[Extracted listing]
• • • • •

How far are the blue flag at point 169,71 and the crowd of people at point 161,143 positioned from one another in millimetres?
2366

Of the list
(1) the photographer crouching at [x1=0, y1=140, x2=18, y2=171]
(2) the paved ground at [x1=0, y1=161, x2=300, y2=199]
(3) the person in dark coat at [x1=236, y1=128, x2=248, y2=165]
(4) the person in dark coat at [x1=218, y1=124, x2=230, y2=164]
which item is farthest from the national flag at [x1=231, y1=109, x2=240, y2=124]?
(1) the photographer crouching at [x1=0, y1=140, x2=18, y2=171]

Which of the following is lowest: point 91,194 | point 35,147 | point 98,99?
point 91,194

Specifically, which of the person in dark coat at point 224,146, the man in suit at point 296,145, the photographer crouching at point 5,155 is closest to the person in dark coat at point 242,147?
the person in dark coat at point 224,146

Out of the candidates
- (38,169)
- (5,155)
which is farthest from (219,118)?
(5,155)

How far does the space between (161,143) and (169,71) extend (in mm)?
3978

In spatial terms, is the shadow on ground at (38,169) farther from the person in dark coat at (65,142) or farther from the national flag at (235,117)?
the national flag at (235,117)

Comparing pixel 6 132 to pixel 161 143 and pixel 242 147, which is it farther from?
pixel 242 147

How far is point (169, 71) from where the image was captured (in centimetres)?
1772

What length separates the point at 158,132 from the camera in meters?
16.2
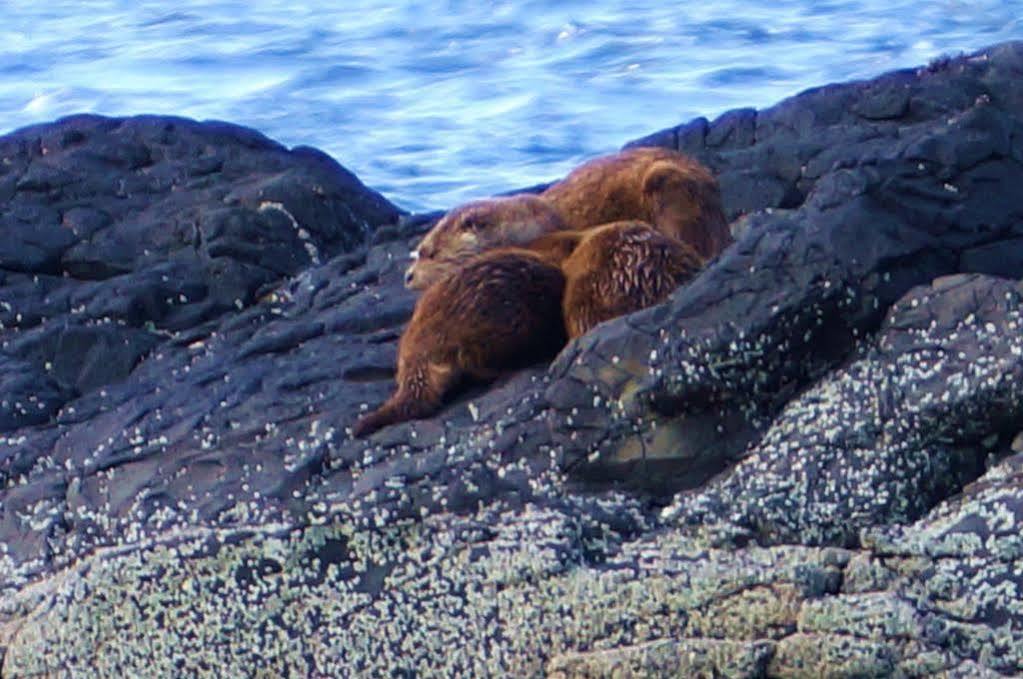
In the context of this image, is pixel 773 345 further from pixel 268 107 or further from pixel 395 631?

• • • • •

(THE TASK): Convert every line of the listing above into a JSON list of strings, one string per line, with blank lines dropped and the pictures left out.

(WRITTEN ANSWER):
[
  "How far are the blue flag at point 169,71 and the crowd of people at point 161,143 positioned from one another in millimetres?",
  "2366",
  "Of the list",
  "(1) the photographer crouching at [x1=0, y1=140, x2=18, y2=171]",
  "(2) the paved ground at [x1=0, y1=161, x2=300, y2=199]",
  "(3) the person in dark coat at [x1=236, y1=128, x2=248, y2=165]",
  "(4) the person in dark coat at [x1=218, y1=124, x2=230, y2=164]",
  "which item is farthest from the national flag at [x1=231, y1=109, x2=240, y2=124]?",
  "(1) the photographer crouching at [x1=0, y1=140, x2=18, y2=171]",
  "Which of the following is lowest: point 91,194 | point 35,147 | point 98,99?",
  "point 91,194",
  "Specifically, which of the person in dark coat at point 224,146, the man in suit at point 296,145, the photographer crouching at point 5,155 is closest to the person in dark coat at point 242,147?",
  "the person in dark coat at point 224,146",
  "Out of the candidates",
  "- (38,169)",
  "- (5,155)",
  "which is farthest from (219,118)?",
  "(5,155)",
  "How far does the space between (161,143) and (169,71) extend (in mm)?",
  "3978",
  "In spatial terms, is the shadow on ground at (38,169) farther from the person in dark coat at (65,142) or farther from the national flag at (235,117)?",
  "the national flag at (235,117)",
  "Comparing pixel 6 132 to pixel 161 143 and pixel 242 147, which is it farther from?",
  "pixel 242 147",
  "How far is point (169, 71) from where the image was captured (in centimetres)?",
  "1772",
  "What length separates the point at 158,132 from the camera in meters?",
  "16.2",
  "In the context of this image, is pixel 773 345 further from pixel 268 107 or further from pixel 395 631?"
]